You may have had the experience of learning something and thinking that you have understood it. Then, out of the blue, you see it in a whole new way.

In the first decade of this century I wrote a book about the Austrian visionary Viktor Schauberger. I loved the way he talked about the motion of water. Being Austrian, he gave the threefold motion he saw a mouthful of a name, translated into English by Callum Coats as cycloid spiral space-curve motion. He described three distinct types of movement, which you can see in a river that is flowing in a natural watercourse.

The first motion is cycloid. Towards the centre of the stream you will see a rope of water twisting in on itself. As with the water draining down a plughole, it spins anti-clockwise in the northern hemisphere and clockwise in the southern. The second is the spiral. The entire rope of water swirls down the stream, a spiral within a spiral. You can see that as the water drains out of a bath too. The coil of descending water describes a larger movement as it snakes around the plughole. The third spiral involves the entire river. It curls as it moves downstream, eating into its banks on the outer edges of its curves and depositing silt on the insides. We only see a flat snapshot of each spiral as it reaches the interface between the water and the air, but these processes involve the entire body of water.

That much I knew — or thought I understood. I also understood Viktor Schauberger’s insight that this motion is in response to the movement of planet Earth through the heavens. The Earth also has three types of motion.
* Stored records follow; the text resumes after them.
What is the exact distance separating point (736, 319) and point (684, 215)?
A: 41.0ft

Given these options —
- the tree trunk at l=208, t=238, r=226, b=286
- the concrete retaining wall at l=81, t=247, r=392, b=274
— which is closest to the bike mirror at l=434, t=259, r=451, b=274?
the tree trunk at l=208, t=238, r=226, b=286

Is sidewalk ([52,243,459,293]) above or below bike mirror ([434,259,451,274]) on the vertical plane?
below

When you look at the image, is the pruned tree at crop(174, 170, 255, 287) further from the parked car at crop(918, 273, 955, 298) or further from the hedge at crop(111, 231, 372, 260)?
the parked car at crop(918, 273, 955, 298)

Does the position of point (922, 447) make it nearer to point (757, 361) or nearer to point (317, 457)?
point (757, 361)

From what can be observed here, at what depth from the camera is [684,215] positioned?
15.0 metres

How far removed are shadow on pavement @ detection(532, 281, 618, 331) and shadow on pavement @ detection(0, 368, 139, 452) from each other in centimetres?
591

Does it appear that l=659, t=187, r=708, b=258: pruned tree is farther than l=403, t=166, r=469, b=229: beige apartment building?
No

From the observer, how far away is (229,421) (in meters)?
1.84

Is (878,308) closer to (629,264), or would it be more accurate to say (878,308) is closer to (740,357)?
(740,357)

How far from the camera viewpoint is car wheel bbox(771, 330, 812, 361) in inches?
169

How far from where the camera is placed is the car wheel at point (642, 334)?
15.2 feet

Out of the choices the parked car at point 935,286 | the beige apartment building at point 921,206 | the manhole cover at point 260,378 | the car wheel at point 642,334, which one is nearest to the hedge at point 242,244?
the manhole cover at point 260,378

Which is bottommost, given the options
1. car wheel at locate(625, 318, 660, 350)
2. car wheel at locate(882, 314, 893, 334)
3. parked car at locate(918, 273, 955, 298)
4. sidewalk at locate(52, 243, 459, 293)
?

First, our planet rotates on its axis, the cycloid motion. That gives us day and night. Second, the planet spirals around the Sun. That gives us the seasons (as the tropics of Capricorn and Cancer alternately face towards the Sun) and the year. The third movement, analagous to the entire watercourse, is that the whole of the solar system also moves on its path through the galaxy.

Watching this coiling, spiralling movement in a watercourse a few weeks ago, it occurred to me that, just as only part of the spiralling movement is visible from above, I was seeing a two-dimensional view of a much bigger story.

Because the water can’t do anything else (unless humans interfere and straighten the watercourse). It CANNOT NOT respond to the movement of the Earth through the heavens. It is locked in. It is the microcosm reflecting the macrocosm. So, when we are mesmerised by the patterns the water makes as it flows downstream, we are watching its response to this cosmic dance.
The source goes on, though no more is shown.